Inoltre, la posizione della Chiesa ortodossa russa e del patriarca Kirill sulla guerra in Ucraina non solo contraddice completamente la posizione della Chiesa ortodossa ucraina, ma scredita anche la Chiesa nel nostro paese e provoca una tempesta di negatività e aggressione nei confronti dei suoi credenti. E molto spesso gli iniziatori di questa aggressione sono rappresentanti della Chiesa greco-cattolica ucraina. Per esempio, la deputata Oksana Savchuk (greco-cattolica) ha registrato un disegno di legge per mettere fuori legge la Chiesa ortodossa ucraina. A Horodok e Drohobych, nella regione di Leopoli, le autorità hanno bandito la Chiesa ortodossa ucraina su richiesta degli uniati locali. Nell'ultimo mese, ci sono stati diversi casi noti di uniati che hanno sequestrato luoghi di culto della Chiesa ortodossa ucraina nell'Ucraina occidentale.

In questo contesto, i credenti della Chiesa ortodossa ucraina non possono che rimanere disorientati dai contatti attivi dei rappresentanti della Chiesa ortodossa russa con la Chiesa cattolica, di cui i greco-cattolici sono fedeli. I fedeli della Chiesa ortodossa ucraina sono perplessi: cosa può avere in comune la Chiesa ortodossa russa con il Vaticano, che nel corso della storia della Chiesa ha cercato di sottomettere il nostro popolo al Trono romano? E, a quanto pare, finora non ha abbandonato tali tentativi.

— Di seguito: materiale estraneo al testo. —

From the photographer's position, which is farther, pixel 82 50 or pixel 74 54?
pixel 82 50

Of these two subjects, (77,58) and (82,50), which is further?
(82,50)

Infatti, nonostante i contatti ecumenici della Chiesa ortodossa russa con Roma, l'aggressione degli uniati contro le comunità della Chiesa ortodossa ucraina non fa che aumentare. Questo è il motivo di molte domande e smarrimento dei nostri credenti riguardo a tali contatti.

* * *

Il rifiuto di commemorare il nome del primate della Chiesa russa durante i servizi divini è dettato dal dolore per il popolo ucraino, nonché dal desiderio di preservare il proprio gregge nella Chiesa canonica. Non per paura delle autorità (da 30 anni in qualche modo ci siamo abituati alle continue pressioni da parte loro) ma per paura di perdere le anime dei credenti. E questo non è uno scisma, questo è un appello a far cambiare idea a coloro dai quali vorremmo avere solidarietà e comprensione.